To help large dogs with general pain, arthritis, etc., a 1-3 mg dose of CBD is generally recognized as an appropriate starting off point, depending on the severity of the pain. If you notice no results with the initial dose, try increasing each successive dose by no more than 3 mg. Once again, make sure you provide no more than two doses in any 24 hours.

For anxiety, lack of appetite, behavioral conditions, and other psychological conditions, an initial dose of 1 mg is suggested, with additional doses increasing by no more than 2 mg. Keep a close eye on your dog’s behavior, as it can be difficult to gauge exactly when the effect of the CBD is kicking in.

Extra Large (60+ lbs)

You can use the same general recommendations for very large dogs as for large dogs.

Final Thoughts on CBD for Dogs

We have heard some remarkable reports about how CBD has changed the lives of pets for the better. Furthermore, we know that the list of potential benefits for CBD in humans is extensive and involves the possible relief of the following:

  • Anxiety disorders, depression, and PTSD.
  • Seizures suffered by those with epilepsy.
  • Chronic pain.
  • Chronic inflammation.
  • The impact of neurodegenerative diseases while protecting the nervous system.
  • Nausea and improving appetite.
  • The harm caused by damaged blood vessels, along with a decrease in heart rate & blood pressure.

Preliminary research on CBD and dogs is promising. You may find it is worth giving your dog a small amount of CBD if it has a condition such as epilepsy, arthritis, or anxiety. However, we would urge caution and recommend stopping CBD use if your pet shows any negative side effects. Hopefully, ongoing research will shed more light on the puzzle. Until then, don’t take chances with your pet’s health!


Can CBD Reduce Seizures in Dogs?

There is promising research to suggest it is a possibility. Dr. Stephanie McGrath led a pilot study at CSU to see if CBD could help with epilepsy. In the study, dogs with epilepsy who used CBD showed a significantly greater reduction in seizure frequency than the placebo group.

How Long Does CBD Stay in a Dog’s System?

Typically, CBD stays in a dog’s system for up to 24 hours. However, it depends on factors such as the size of the dog, the dosage, and its physiology.

Do Vets Recommend CBD Oil for Dogs?

At present, the answer is no. Even though hemp is legal federally, CBD is not. Californian vets can discuss the use of marijuana for sick animals but not prescribe it. In states like Alabama, a vet can go to jail for prescribing CBD to animals. Even recommending the use of it can get a veterinarian in serious trouble.
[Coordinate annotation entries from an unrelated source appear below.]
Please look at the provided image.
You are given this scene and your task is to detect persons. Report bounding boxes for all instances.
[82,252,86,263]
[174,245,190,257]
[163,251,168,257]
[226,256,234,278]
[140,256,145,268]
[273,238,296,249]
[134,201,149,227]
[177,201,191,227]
Does CBD Work for Dogs with Arthritis?

Research suggests that CBD could help provide pain relief in dogs with arthritis when used twice daily at appropriate doses. An estimated 25% of dogs will receive an arthritis diagnosis in their lifetime, but up to 60% could have some degree of the disease.

Does CBD Work for Dog Allergies?

There is a suggestion that CBD oil could help alleviate allergies in dogs. One study found that the endocannabinoid system (ECS) is linked to allergic contact dermatitis or allergic skin reactions. A study from 2012 found that CBD could help with the symptoms of atopic dermatitis in dogs. This is exciting research, but we must wait for further clinical trials to provide further evidence on CBD’s possible efficacy for dogs.